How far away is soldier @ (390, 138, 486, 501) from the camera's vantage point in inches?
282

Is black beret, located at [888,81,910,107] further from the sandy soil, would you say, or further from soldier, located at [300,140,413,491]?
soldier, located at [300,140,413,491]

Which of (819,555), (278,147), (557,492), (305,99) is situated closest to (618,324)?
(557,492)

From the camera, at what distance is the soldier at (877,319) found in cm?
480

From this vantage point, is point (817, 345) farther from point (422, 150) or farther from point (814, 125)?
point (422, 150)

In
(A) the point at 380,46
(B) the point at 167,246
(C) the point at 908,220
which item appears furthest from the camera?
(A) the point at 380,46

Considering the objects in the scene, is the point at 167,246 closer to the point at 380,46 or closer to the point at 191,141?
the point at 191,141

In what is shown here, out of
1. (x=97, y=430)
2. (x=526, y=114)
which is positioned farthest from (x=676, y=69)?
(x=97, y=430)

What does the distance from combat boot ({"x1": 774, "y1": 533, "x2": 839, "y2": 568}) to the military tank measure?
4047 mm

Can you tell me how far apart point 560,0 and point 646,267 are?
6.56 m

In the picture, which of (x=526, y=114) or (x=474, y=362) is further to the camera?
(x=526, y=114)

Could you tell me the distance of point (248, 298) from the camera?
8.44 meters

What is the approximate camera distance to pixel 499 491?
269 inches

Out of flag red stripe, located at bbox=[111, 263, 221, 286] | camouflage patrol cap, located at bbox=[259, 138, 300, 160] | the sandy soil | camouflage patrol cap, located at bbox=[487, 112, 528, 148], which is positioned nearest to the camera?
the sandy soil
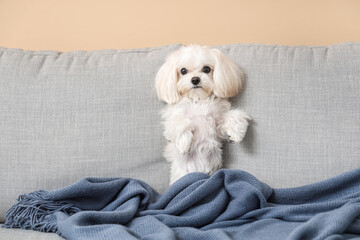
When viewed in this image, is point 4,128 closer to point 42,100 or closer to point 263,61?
point 42,100

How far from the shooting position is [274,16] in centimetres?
225

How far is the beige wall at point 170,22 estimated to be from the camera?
2246 mm

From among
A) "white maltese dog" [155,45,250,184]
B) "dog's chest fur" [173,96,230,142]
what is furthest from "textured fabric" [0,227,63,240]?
"dog's chest fur" [173,96,230,142]

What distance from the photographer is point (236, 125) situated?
1626mm

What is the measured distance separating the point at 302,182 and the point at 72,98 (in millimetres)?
919

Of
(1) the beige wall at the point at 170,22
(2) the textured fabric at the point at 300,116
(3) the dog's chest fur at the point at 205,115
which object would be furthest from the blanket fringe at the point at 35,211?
(1) the beige wall at the point at 170,22

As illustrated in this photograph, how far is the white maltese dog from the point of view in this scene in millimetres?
1656

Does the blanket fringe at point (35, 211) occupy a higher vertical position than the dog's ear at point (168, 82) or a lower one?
──────
Task goal: Reproduce all of the items above word for word, leaving out the pictures.

Solved exercise:
How far away is soldier @ (390, 138, 486, 501) from the camera's vantage point in inches?
282

Is black beret, located at [888,81,910,107] further from the sandy soil, would you say, or further from soldier, located at [300,140,413,491]?
soldier, located at [300,140,413,491]

Which of (819,555), (278,147), (557,492), (305,99) is situated closest to (618,324)?
(557,492)

From the camera, at what distance is the soldier at (877,319) found in cm?
480

From this vantage point, is point (817, 345) farther from point (422, 150) or farther from point (814, 125)?
point (422, 150)

In
(A) the point at 380,46
(B) the point at 167,246
(C) the point at 908,220
which item appears furthest from the camera?
(A) the point at 380,46

Considering the objects in the scene, is the point at 167,246 closer to the point at 380,46 or closer to the point at 191,141?
the point at 191,141

In what is shown here, out of
1. (x=97, y=430)
2. (x=526, y=114)
which is positioned farthest from (x=676, y=69)?
(x=97, y=430)

What does the distance from combat boot ({"x1": 774, "y1": 533, "x2": 839, "y2": 568}) to the military tank measure?
4047 mm

Can you tell me how far apart point 560,0 and point 646,267 are?
6.56 m

In the picture, which of (x=526, y=114) or (x=474, y=362) is further to the camera?
(x=526, y=114)

Could you tell me the distance of point (248, 298) from the camera?
8.44 meters

What is the approximate camera distance to pixel 499 491?
269 inches

Out of flag red stripe, located at bbox=[111, 263, 221, 286] | camouflage patrol cap, located at bbox=[259, 138, 300, 160] | the sandy soil | camouflage patrol cap, located at bbox=[487, 112, 528, 148], which is positioned nearest to the camera?
the sandy soil
When viewed in this image, is point 4,128 closer to point 42,100 or closer to point 263,61?
point 42,100

How far from the shooting position is [274,16] in centimetres?
225

How far is the beige wall at point 170,22 estimated to be from the camera?
2246 mm

From among
A) "white maltese dog" [155,45,250,184]
B) "dog's chest fur" [173,96,230,142]
what is furthest from "textured fabric" [0,227,63,240]?
"dog's chest fur" [173,96,230,142]

What distance from the photographer is point (236, 125) situated?
1626mm

What is the measured distance separating the point at 302,182 and the point at 72,98 (in millimetres)?
919

Of
(1) the beige wall at the point at 170,22
(2) the textured fabric at the point at 300,116
(3) the dog's chest fur at the point at 205,115
which object would be furthest from the blanket fringe at the point at 35,211?
(1) the beige wall at the point at 170,22

As illustrated in this photograph, how far is the white maltese dog from the point of view in this scene in millimetres?
1656

Does the blanket fringe at point (35, 211) occupy a higher vertical position than the dog's ear at point (168, 82) or a lower one?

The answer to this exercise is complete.